Edwards Lifesciences to Introduce Less-Invasive Heart Valve in the United States

Edwards Lifesciences Corp. will market the Sapien, the first less-invasive heart valve for patients too sick for chest-opening surgery in the United States. The device instead is implanted by a catheter threaded through the leg or ribs.

An advisory panel to the U.S. Food and Drug Administration (FDA) determined the Sapien’s benefits to patients with a narrow aortic valve outweighed the device’s risks, namely stroke and hemorrhage. The ruling came in a 9-0 vote, with one abstention The panel earlier voted 7-3 that the Irvine, Calif.-based company’s valve is safe and 9-1 that it is effective.

If approved, the Sapien would be the first so-called transcatheter valve sold in a U.S. market, which is estimated to reach $1.3 billion by 2014, according to reports. The valve has been available in Europe since 2007.

“We feel this reduction in mortality in inoperable patients outweighed the significant risks with the device, most notably stroke and vascular injury,” Julie Swain, staff fellow with the FDA’s circulatory support and prosthetics branch in the division of cardiovascular devices, told the panel.

According to Edwards, about 300,000 people in the United States suffer from severe aortic stenosis, a narrowing of the aortic valve. Two-thirds undergo standard chest-cracking surgery to replace the valve, but the risk of surgery may be too high for the remaining third.

“We are pleased with the panel’s recommendation,” Michael A. Mussallem, Edwards’ chairman and CEO, said in a statement. “This represents another important step on the path to what we hope will lead to FDA approval.”

A July 18 FDA staff report revealed that 69 percent of patients who received the Sapien valve lived after one year compared with 50 percent in a clinical trial group receiving standard therapy. The agency called the results “an impressive reduction of mortality” while raising concerns that not much data exists beyond two years.

Panel concerns included the high percentage of death rates in a small group of patients enrolled in a continuing access program after the study was complete. Thirteen patients, or 32 percent, who received the valve died after one year in the continuing access program compared with 10 patients, or 20 percent, who received other therapy.

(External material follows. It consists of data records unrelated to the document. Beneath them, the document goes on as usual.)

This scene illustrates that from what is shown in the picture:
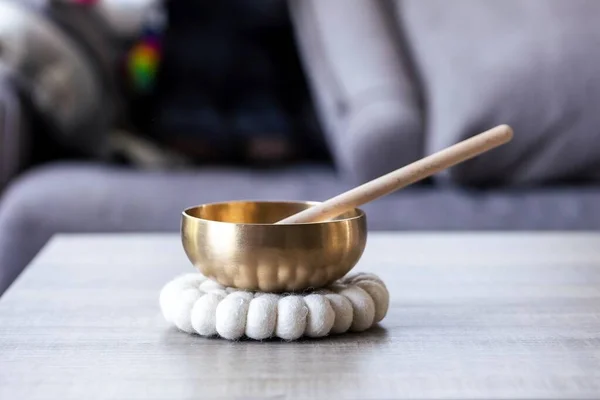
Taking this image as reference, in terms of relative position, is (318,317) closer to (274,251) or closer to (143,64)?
(274,251)

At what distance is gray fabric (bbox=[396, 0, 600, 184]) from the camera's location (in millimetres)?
1371

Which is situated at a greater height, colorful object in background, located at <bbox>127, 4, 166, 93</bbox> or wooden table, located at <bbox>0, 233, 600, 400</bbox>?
colorful object in background, located at <bbox>127, 4, 166, 93</bbox>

In the clinical trial, 20 patients, or about 11 percent, who received the Sapien valve experienced a stroke after one year, compared with eight patients, or 4.5 percent, who were treated with an alternate therapy, such as balloon aortic valvuloplasty. According to the FDA, Edwards underreported stroke in its analysis of the study by counting only “major strokes” though stroke severity wasn’t measured during the trial. One hundred patients, or 60 percent, who received the valve experienced complications such as blood clots after one year, compared with 25 patients, or 14 percent, who were treated with other therapy.

The FDA staff recommended a post-approval study to provide long-term follow up data. Edwards plans to analyze the durability of the valve and patient quality of life for five years in additional post-approval research, according to a company presentation to the panel.